YOUR ASSIGNMENT => Every record needs to come back as written, except for the pictures.

Collected data =>
┌────────

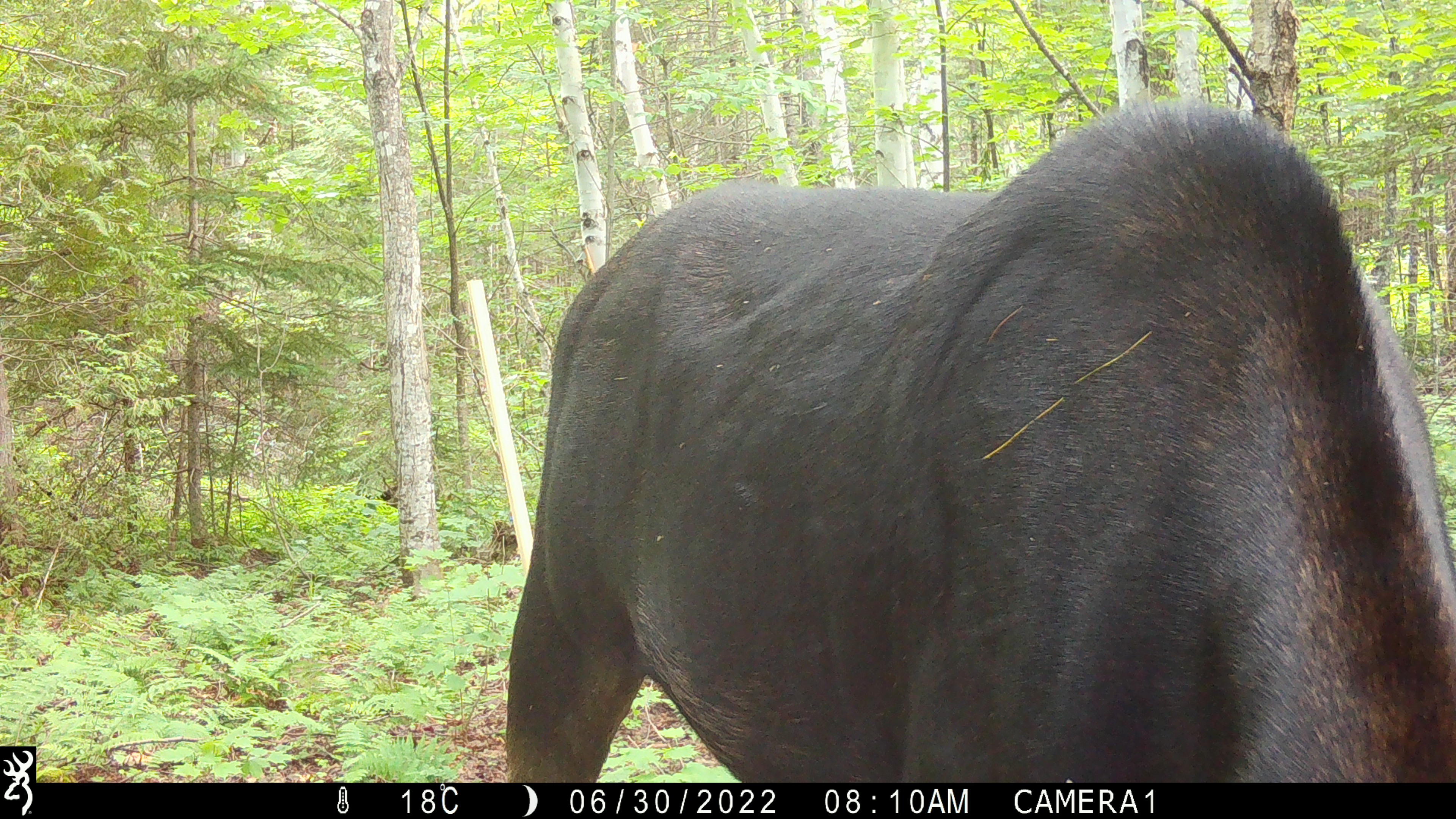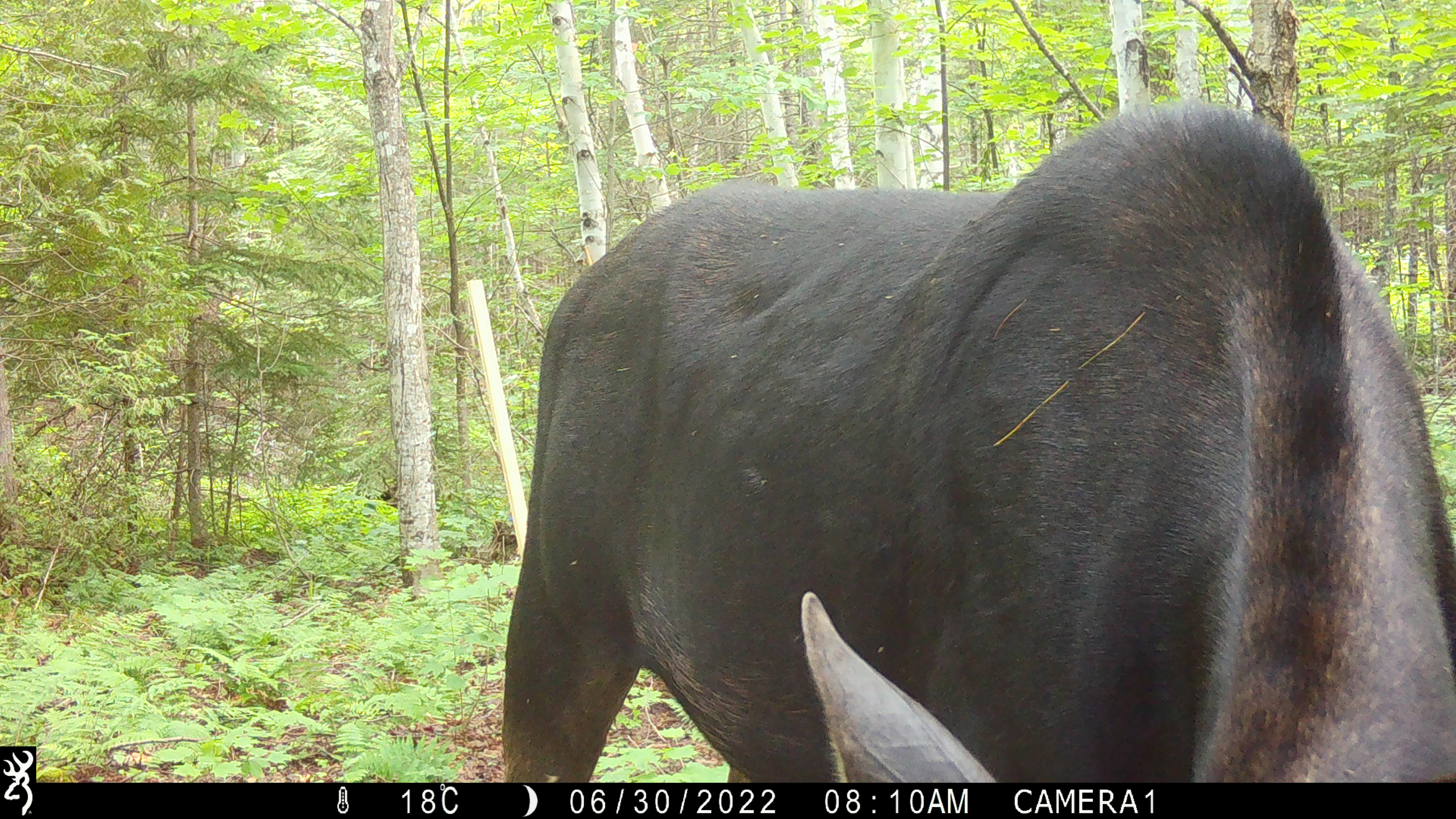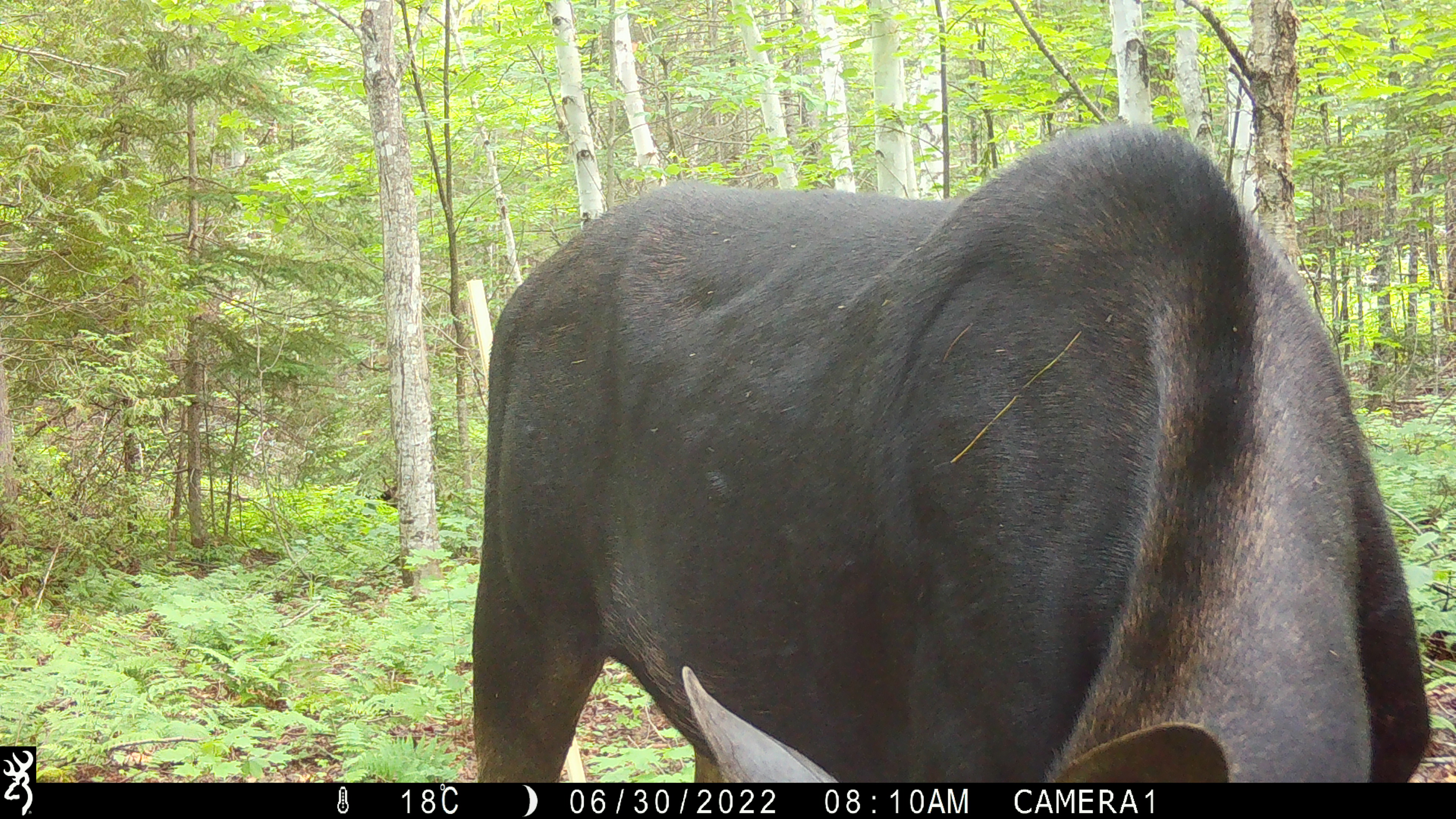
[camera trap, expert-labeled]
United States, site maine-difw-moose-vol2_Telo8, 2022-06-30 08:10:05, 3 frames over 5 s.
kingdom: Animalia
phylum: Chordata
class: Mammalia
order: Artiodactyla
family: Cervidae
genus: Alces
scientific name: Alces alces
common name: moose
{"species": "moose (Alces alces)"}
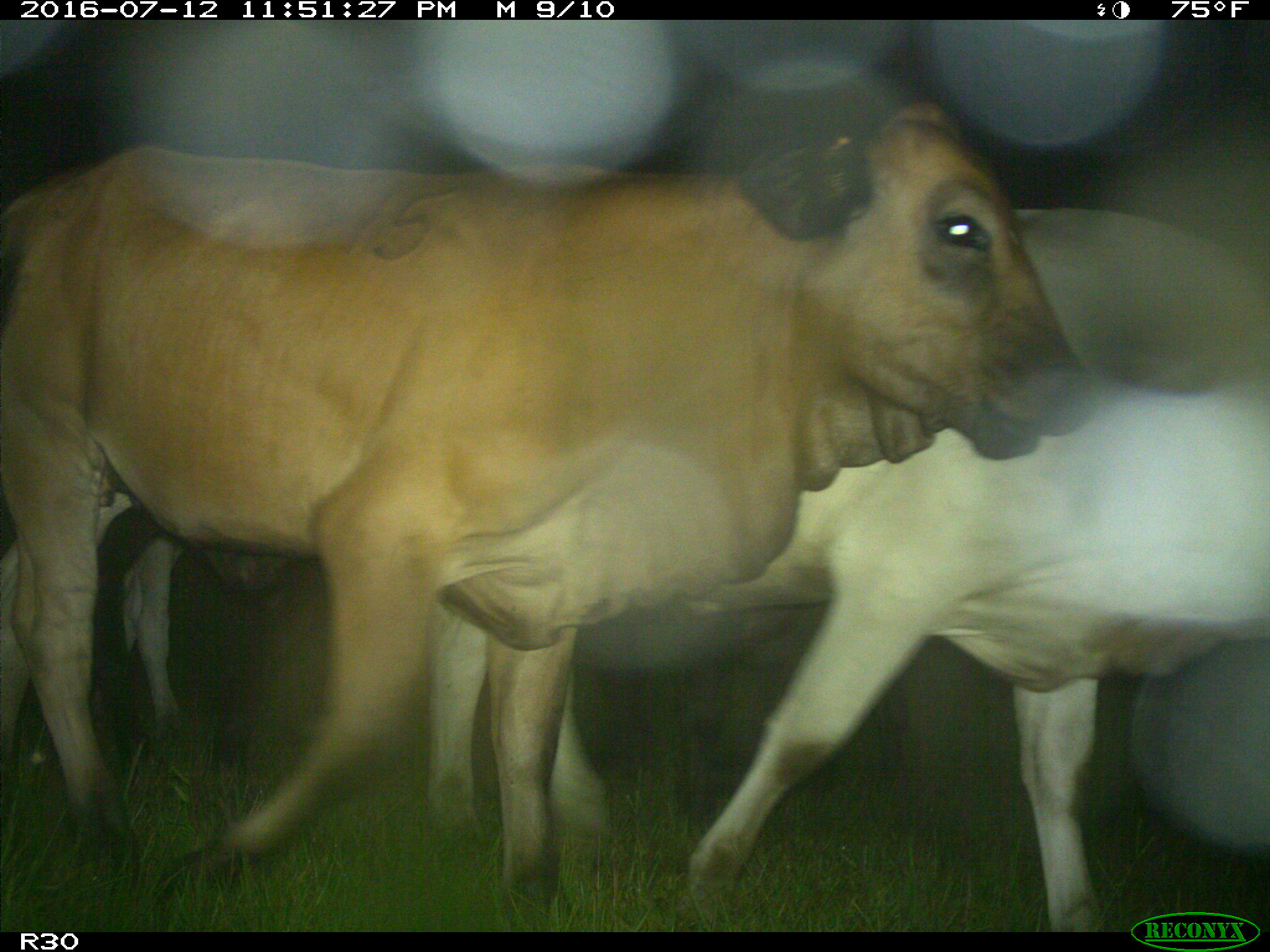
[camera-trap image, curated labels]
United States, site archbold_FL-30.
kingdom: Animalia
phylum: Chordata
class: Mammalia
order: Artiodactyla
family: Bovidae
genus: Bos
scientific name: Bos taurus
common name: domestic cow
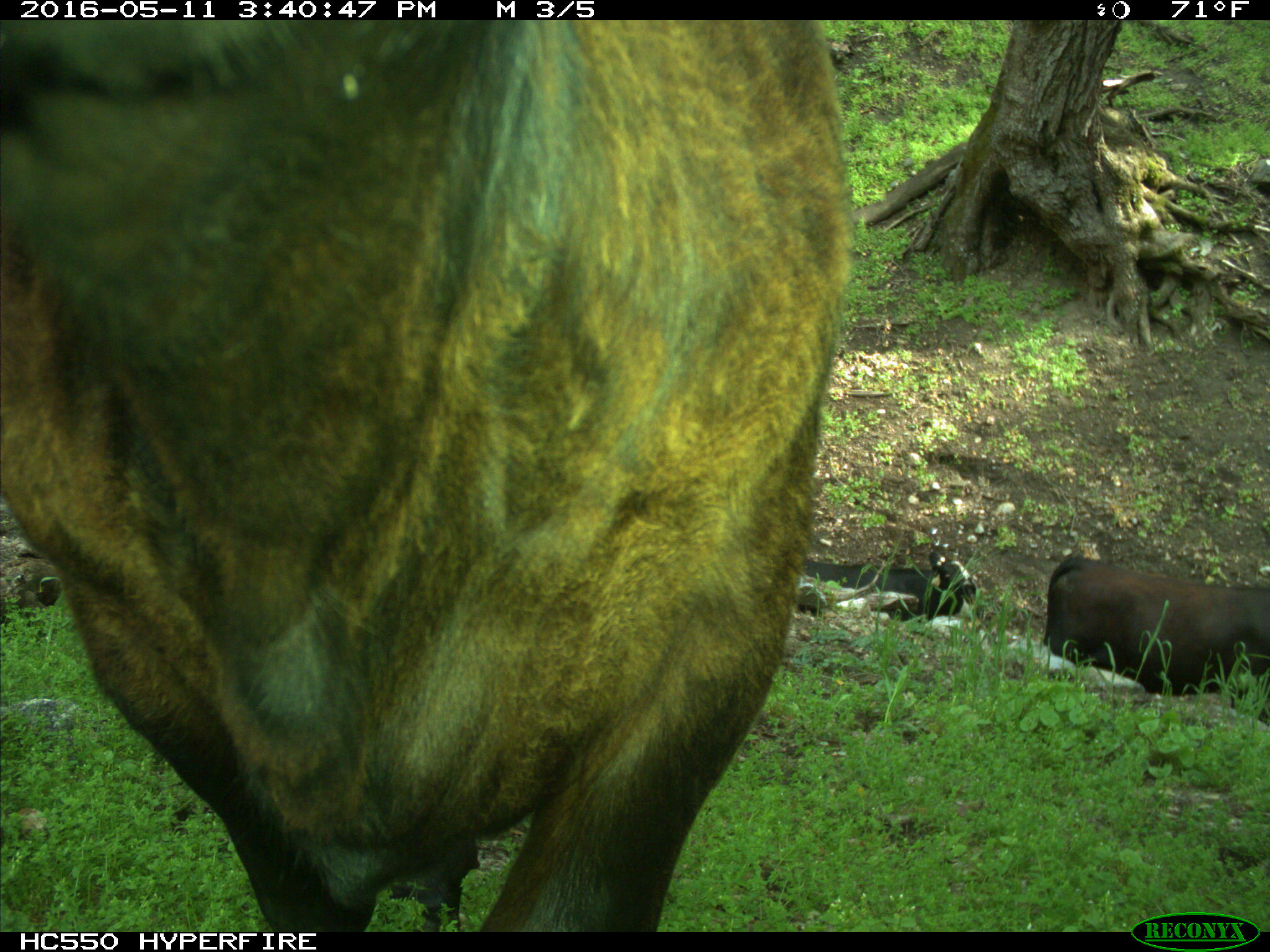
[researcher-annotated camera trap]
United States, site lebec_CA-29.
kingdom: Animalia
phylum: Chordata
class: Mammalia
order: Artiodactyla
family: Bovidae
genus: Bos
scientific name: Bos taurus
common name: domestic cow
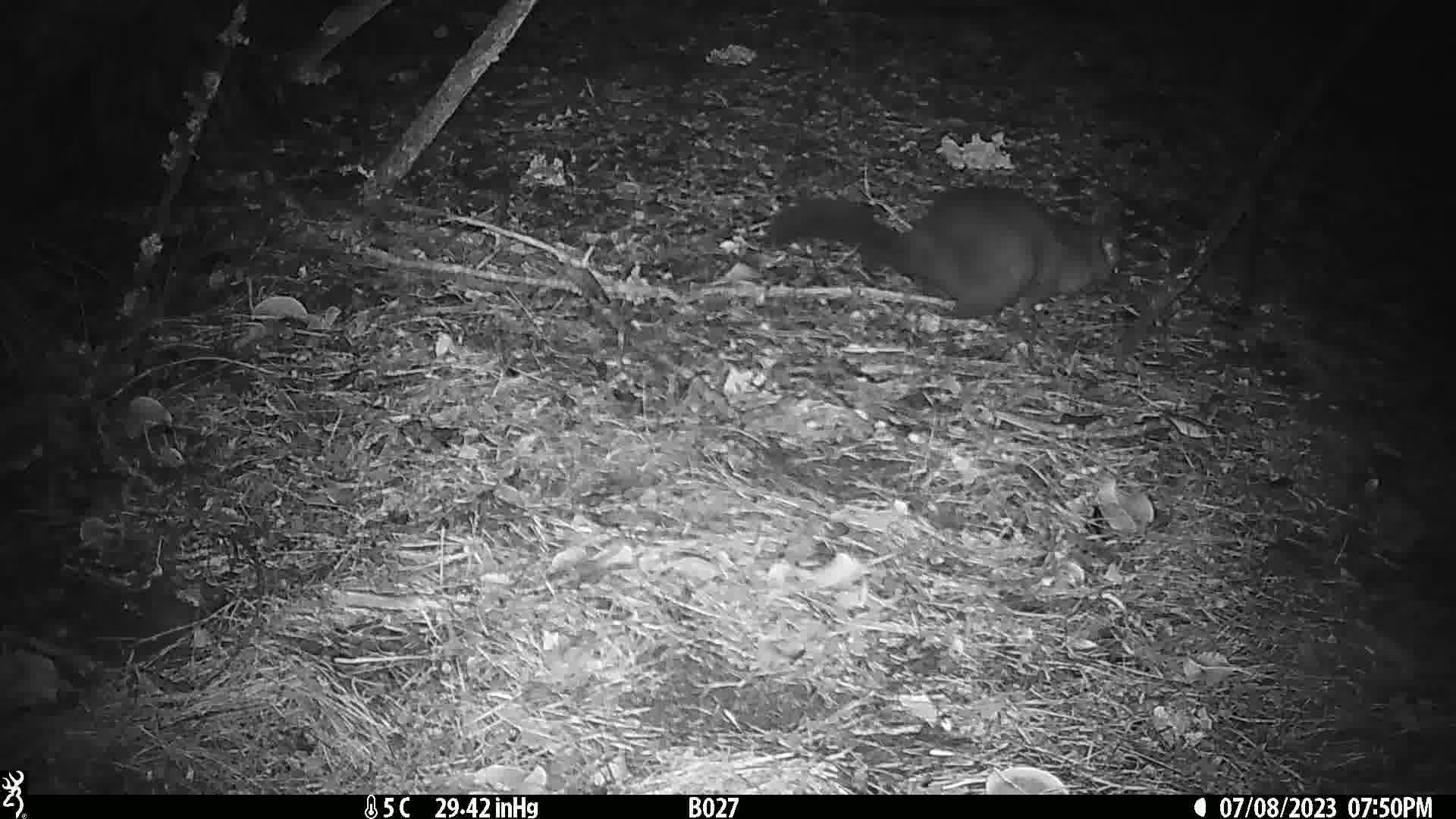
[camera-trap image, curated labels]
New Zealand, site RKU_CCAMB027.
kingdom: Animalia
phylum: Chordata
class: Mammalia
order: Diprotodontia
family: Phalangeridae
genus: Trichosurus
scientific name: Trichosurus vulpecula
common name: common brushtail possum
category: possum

└────────

RESULT =>
[camera trap, expert-labeled]
United States, site maine-difw-moose-vol2_Telo8, 2022-06-30 08:10:05, 3 frames over 5 s.
kingdom: Animalia
phylum: Chordata
class: Mammalia
order: Artiodactyla
family: Cervidae
genus: Alces
scientific name: Alces alces
common name: moose
{"species": "moose (Alces alces)"}
[camera-trap image, curated labels]
United States, site archbold_FL-30.
kingdom: Animalia
phylum: Chordata
class: Mammalia
order: Artiodactyla
family: Bovidae
genus: Bos
scientific name: Bos taurus
common name: domestic cow
[researcher-annotated camera trap]
United States, site lebec_CA-29.
kingdom: Animalia
phylum: Chordata
class: Mammalia
order: Artiodactyla
family: Bovidae
genus: Bos
scientific name: Bos taurus
common name: domestic cow
[camera-trap image, curated labels]
New Zealand, site RKU_CCAMB027.
kingdom: Animalia
phylum: Chordata
class: Mammalia
order: Diprotodontia
family: Phalangeridae
genus: Trichosurus
scientific name: Trichosurus vulpecula
common name: common brushtail possum
category: possum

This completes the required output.